**Document passage**
-- Start --

This song was inspired by the 1968 student riots in Paris. Brown had been contemplating a song on the subject matter after he and his girlfriend encountered a Frenchaman while on a hitchhiking journey through Europe. He had been in the riots and relayed a story of using lemons to counteract the effect of tear gas. AG-69 When Brown and Squire saw a documentary celebrating the 20th anniversary of the riots “and subsequent riots that all but paralyzed France,” AG-68 it proved to be the catalyst to write the song.
“Beginning with Squire’s muted guitar and ending with a flanged solo, all propelled by Brown’s thoughtful hush, ‘Bye Bye Badman’ manages…to achieve a lilting pop momentum.” AG-71
“Elizabeth My Dear”
This “dark and angry anthem” AG-78 is a “gently strummed 59-second ad hominem attack on the Queen” AG-75 which uses the melody from “Scarborough Fair.” While some were stunned that the Stone Roses “would have the gall to reinterpret a Simon and Garfunkel classic” AG-75 the song is actually an English ballad from the 16th century. AG-74
While this song lacks the venom of the Sex Pistols’ classic “God Save the Queen,” “Elizabeth My Dear” “is haunted by a subdued sense of menace.” AG-75 It is “beautifully played and lyrically direct…Its irresistibility lies somewhere between Brown’s saccharine vocals, Squire’s gentle picking, and the sheer force of its political subversion.” AG-78
“(Song for My) Sugar Spun Sister”
This song is said to be about a relationship with a prostitute and the union “is not the PG-rated fare of Pretty Woman.” AG-85 This, however, is “more than just a post-coital shrug of the shoulders; it’s an unconventional love song, charged with longing and regret.” AG-86 “Brown’s delivery goes from intimate and confessional to angry and accusing, without ever sacrificing an instant of loveliness.” AG-84 His “heartsick melancholy indicates that the financial and emotional math of this relationship is not only taking its toll and driving him nuts, but like any proper addict, he’s unable to stop.” AG-84
It’s accompanied by “minor changes in which Squire’s guitar fades up and down like the sound of someone changing his mind.” AG-85
“Made of Stone”

-- End --

**Given information**
-- Start --

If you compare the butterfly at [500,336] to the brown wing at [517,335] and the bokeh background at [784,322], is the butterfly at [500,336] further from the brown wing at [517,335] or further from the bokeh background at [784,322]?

-- End --
-- Start --

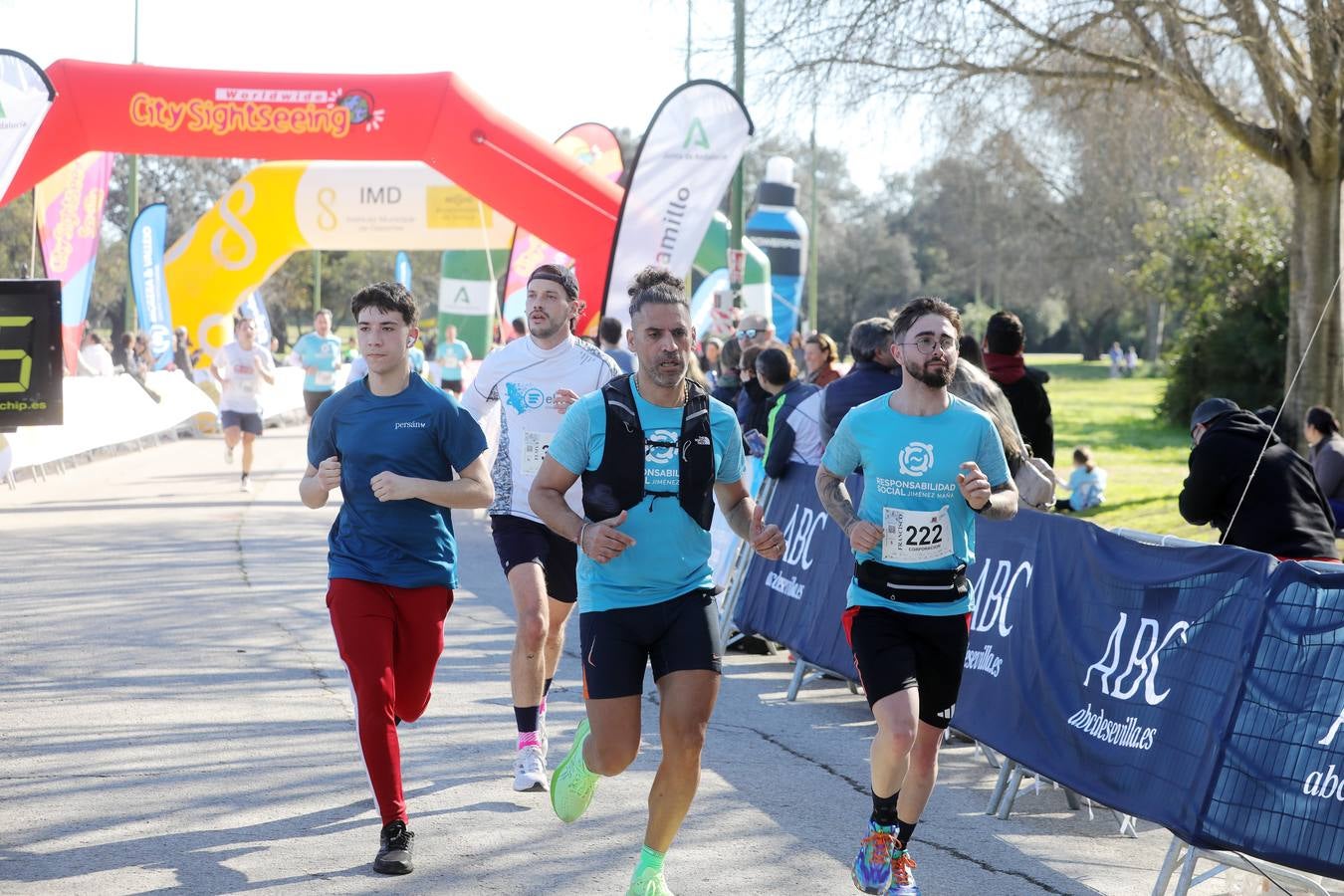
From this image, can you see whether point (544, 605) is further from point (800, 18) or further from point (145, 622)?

-- End --

**Problems**
[1] Reproduce verbatim the passage on the Stone Roses songs, starting at "This song was" and ending at "write the song.".
[2] Pick up the passage on the Stone Roses songs right after its last line and keep writing it.

**Answers for the tasks**
[1]
This song was inspired by the 1968 student riots in Paris. Brown had been contemplating a song on the subject matter after he and his girlfriend encountered a Frenchaman while on a hitchhiking journey through Europe. He had been in the riots and relayed a story of using lemons to counteract the effect of tear gas. AG-69 When Brown and Squire saw a documentary celebrating the 20th anniversary of the riots “and subsequent riots that all but paralyzed France,” AG-68 it proved to be the catalyst to write the song.

[2]
Made of Stone is an “atmospheric” and “heartbreaking, swoon-some classic pop rock song.” AD “The band were justly proud of this and released it as a single.” AD It “is one of the band’s most enduring pop songs” AG-92 and “may very well be one of the greatest outsider pop songs.” AG-92 The song “builds on the idea that with the right navigation one can drive through alienation.” AG-94
It “depicts the destruction of Manchester under dwindling industrialization and Margaret Thatcher’s iron fist. ‘When the streets are cold and lonely / And the cars they burn below me / Are you all alone / Are you made of stone?’” RV British magazine New Musical Express called it “the final, painful, unanswered question.” AG-96
“Shoot You Down”
Brown and Squire discussed openly how much they were influenced by the Sex Pistols and the Clash, but tended to deny that their debut album was influenced by ‘60s pop. Still, the did acknowledge a love of Jimi Hendrix, “an influence most apparent on ‘Shoot You Down,’ a slow-burning and blurry ballad that brings to mind ‘The Wind Cries Mary,’ but unlike its forbearer, boasts an threatening undercurrent of emotional and physical violence.” AG-100
“Yet it’s all delivered so smoothly, making the elegant menace that surfaces through its placid currents all the more disturbing.” AG-101 “Set against its airy instrumentation, Brown shadowboxes behind Squire’s sleepy riffs, just ahead of Mani’s drowsy bass and in between the shuffle of Reni’s nimble drumming.” AG-100 It makes for a “gliding, predatory classic.” AG-105
“This Is the One”
This Is the One is “all about getting the hell out of town,” AG-109 an ironic statement considering how the Stone Roses put their hometown, Manchester, on the map as the center of the escstasy-fueled rave culture in which its followers wore clothes that made them look “possessed by relaxation and utterly chilled out.” AG-107
It is “an inspiring pop song boasting stirring background vocals and a textured melodic attack.” AG-109 “On the strength of Brown’s starry murmur, Squire’s clamoring power chords, Reni’s rushing cymbals and Mani’s metronomic but breezy bass line, the song surges into an accelerated sige of lush, layered harmonies that rise and sail over each other in continuously flowing bursts of pure mellisonance.” AG-110 Melody Maker called it “the centerpiece of the record.” AG-110
“I Am the Resurrection”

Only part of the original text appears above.